Whether it’s your first house, you are relocating to a new area, or you are upgrading to your “forever” home, buying a house is one of the most significant purchases you will make. Properly budgeting for the costs to buy, finance, and maintain the new home can help set you up for financial success and keep you from feeling “house poor.” While there are many considerations that go into finding the right house for you and your family, reviewing the points below will start you off on a solid foundation (pun intended!).
How much can you afford? – 3 primary rules of thumb include:
- Maximum purchase price is 3x your gross household income.
- Housing-related payments (mortgage, taxes, homeowner’s insurance) should be less than 28% of your monthly gross household income.
- Total debt payments should be less than 36% of your monthly gross household income.
What type of mortgage to get and how much to put down:
- The most common types of mortgages are conventional mortgages. Conventional mortgages have a fixed interest rate and vary in duration, with 15 or 30 years being the most common.
- A 30-year mortgage will generally have the lowest monthly payment but a higher interest rate.
- A 15-year mortgage is the opposite. Your interest rate (and therefore the overall cost of the mortgage) will be lower, but your monthly payments will be much higher.
- Regardless of the term length, lenders typically require you to make a down payment of 10% to 20% of the purchase price. If you put less than 20% of the purchase price down, you will likely be required to pay Private Mortgage Insurance (PMI). This insurance protects the bank in case of a home mortgage default and is typically between 0.5% and 1% of the loan amount each year.

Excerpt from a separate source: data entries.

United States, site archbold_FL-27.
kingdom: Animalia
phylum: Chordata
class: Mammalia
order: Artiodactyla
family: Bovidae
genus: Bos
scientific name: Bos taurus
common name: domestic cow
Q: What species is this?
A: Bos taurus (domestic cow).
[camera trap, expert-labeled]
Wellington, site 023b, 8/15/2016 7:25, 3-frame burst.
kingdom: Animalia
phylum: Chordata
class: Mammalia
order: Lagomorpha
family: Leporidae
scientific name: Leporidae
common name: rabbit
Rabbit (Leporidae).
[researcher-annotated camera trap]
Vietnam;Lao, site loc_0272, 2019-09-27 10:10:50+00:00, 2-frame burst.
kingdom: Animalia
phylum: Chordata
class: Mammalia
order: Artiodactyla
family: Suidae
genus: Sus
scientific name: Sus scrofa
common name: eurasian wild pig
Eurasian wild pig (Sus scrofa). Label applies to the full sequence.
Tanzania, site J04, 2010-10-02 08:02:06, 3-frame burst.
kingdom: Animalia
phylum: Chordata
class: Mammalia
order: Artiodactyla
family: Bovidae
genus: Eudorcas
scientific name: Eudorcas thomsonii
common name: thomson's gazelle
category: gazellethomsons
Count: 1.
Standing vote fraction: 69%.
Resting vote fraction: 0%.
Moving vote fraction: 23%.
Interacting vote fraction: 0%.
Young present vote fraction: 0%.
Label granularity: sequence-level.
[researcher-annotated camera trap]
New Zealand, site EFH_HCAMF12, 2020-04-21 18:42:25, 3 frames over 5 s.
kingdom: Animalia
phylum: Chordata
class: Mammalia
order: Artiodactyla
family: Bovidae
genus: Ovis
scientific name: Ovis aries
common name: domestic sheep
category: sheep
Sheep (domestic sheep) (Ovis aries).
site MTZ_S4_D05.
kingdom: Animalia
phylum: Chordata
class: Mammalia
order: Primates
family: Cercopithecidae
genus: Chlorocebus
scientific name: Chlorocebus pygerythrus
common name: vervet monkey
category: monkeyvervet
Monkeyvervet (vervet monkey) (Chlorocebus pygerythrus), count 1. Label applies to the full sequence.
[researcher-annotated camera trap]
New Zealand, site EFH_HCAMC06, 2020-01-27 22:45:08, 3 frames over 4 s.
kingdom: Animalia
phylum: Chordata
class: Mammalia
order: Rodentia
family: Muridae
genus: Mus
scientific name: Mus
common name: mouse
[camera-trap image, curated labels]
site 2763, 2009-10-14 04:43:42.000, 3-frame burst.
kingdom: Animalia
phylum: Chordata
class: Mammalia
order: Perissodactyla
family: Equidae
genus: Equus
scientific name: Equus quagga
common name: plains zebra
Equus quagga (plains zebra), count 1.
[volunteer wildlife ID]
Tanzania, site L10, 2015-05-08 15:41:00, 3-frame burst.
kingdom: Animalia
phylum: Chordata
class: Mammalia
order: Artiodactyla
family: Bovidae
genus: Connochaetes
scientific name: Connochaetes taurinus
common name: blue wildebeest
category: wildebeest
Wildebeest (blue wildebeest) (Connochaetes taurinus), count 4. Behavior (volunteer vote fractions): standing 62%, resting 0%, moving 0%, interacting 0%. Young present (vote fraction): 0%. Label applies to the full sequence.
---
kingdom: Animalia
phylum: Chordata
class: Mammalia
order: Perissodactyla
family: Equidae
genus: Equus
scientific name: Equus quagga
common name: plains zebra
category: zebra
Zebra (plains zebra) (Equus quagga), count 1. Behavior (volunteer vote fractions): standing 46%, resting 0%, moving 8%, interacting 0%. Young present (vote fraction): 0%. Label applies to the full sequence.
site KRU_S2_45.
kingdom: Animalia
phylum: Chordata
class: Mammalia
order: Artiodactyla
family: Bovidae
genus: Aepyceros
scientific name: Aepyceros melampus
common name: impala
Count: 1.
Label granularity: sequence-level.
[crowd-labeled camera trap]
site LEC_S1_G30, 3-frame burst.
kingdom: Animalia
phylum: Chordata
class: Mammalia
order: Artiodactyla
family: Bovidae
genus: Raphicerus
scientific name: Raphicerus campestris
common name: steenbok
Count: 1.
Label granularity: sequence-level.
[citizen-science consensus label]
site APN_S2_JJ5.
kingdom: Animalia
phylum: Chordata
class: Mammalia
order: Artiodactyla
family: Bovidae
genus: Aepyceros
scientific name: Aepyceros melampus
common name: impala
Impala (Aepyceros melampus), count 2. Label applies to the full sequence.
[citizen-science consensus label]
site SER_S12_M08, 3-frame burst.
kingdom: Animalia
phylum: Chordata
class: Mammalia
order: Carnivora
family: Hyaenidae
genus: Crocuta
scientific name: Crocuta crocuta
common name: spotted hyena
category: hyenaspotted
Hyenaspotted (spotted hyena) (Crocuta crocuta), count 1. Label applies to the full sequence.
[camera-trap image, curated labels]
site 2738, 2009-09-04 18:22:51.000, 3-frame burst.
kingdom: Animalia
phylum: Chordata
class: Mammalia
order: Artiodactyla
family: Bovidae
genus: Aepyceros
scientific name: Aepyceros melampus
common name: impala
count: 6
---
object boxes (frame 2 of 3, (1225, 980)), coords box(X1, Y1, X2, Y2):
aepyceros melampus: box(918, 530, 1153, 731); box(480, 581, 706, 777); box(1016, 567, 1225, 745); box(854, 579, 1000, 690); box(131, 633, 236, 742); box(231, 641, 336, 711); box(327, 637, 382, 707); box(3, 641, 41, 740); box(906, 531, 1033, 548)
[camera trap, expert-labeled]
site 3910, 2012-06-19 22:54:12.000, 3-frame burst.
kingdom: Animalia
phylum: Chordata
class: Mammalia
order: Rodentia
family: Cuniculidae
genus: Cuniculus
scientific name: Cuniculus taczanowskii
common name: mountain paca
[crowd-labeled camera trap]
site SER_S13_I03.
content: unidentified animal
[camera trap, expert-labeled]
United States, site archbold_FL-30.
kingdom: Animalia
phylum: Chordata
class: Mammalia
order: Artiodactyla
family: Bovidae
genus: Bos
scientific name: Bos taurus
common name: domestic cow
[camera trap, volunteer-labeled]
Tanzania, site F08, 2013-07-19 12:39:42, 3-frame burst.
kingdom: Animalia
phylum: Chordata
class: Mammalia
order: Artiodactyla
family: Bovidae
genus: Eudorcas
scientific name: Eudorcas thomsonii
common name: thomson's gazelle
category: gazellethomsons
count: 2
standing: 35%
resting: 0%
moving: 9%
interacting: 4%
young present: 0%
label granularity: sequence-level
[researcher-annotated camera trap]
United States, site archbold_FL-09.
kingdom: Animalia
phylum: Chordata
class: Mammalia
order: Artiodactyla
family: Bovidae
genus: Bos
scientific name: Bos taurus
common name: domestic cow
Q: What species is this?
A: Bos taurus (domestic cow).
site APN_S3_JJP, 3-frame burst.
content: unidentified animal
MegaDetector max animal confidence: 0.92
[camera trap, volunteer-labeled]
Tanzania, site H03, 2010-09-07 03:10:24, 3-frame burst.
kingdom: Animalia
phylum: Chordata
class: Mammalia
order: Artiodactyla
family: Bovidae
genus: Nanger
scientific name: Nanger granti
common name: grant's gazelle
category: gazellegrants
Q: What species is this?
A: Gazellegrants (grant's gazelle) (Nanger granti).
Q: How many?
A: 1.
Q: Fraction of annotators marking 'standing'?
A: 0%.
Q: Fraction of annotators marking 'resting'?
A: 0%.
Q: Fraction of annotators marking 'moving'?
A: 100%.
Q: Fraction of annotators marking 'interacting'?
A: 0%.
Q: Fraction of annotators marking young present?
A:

What are some of the other costs to consider?
- Property taxes and homeowner’s insurance – Property taxes can add a significant amount of cost on a home. Taxes vary by state and by county; however, it is not unreasonable to assume that if you are targeting a $1M+ home, you should estimate paying $25K to $40K a year in property taxes. Property taxes may be included as a portion of your monthly mortgage payment, or you may need to pay them directly during the year. Don’t forget to take advantage of state programs, like New York’s STAR program, which can reduce your property tax burden. While not nearly as expensive, homeowner’s insurance goes up as the purchase value of the home increases. It may be advantageous to bundle your various insurance policies together through one carrier. Often insurance companies will provide discounts for having homeowner’s, car insurance, umbrella policy, etc. with them.
- Closing costs – Most mortgages will have some form of closing costs associated with them. The fees cover the loan recording and processing, attorney costs, title insurance, appraisal and various other new mortgage requirements. Expect closing costs to be approximately 2%-5% of the loan value.
- Maintenance and upkeep expenses – Homes can be expensive to maintain. Routine repairs and improvements on an older home can be a few thousand dollars a year. Major repairs such as replacing the roof, or damage from a weather event, can cost tens of thousands of dollars and can be unexpected. Plan on budgeting about 1% of the home value for annual maintenance.
How to title the property?
- Tenants by the Entirety (TBE) – For married couples, this is typically the default titling option. Advantages of TBE include creditor protection in certain circumstances and probate avoidance when the first spouse passes away. Just like with owning property as joint tenants with rights of survivorship (JTWRS), the deceased tenant’s share passes to the surviving tenant via operation of law and not through the decedent’s Will or revocable trust.
- Tenants in Common – In some instances, it will be advantageous to own the property jointly as tenants in common. The main difference between tenants in common and TBE or JTWRS is that each tenant can direct the passing of their interest through their Will or revocable trust. This is advantageous if real property is needed to fund a testamentary trust, such as a credit shelter trust.
- In Trust – For those using a revocable trust (or trusts) as part of their estate plan, making sure to title the property in the name of the trust(s) is essential. Usually the attorney who drafts the trust will also draft a deed to transfer existing property into the trust(s). If a trust is already in place and you are purchasing new property, the new property should be purchased directly in the name of the trust(s).
So, whether you are purchasing a first home, a forever home, or perhaps a second (or third) property, there are a number of considerations (financial and otherwise) that should be reviewed beforehand. Proper planning will not only help you acquire the house of your dreams, but can also help make sure that dream does not end up in a financial nightmare down the road.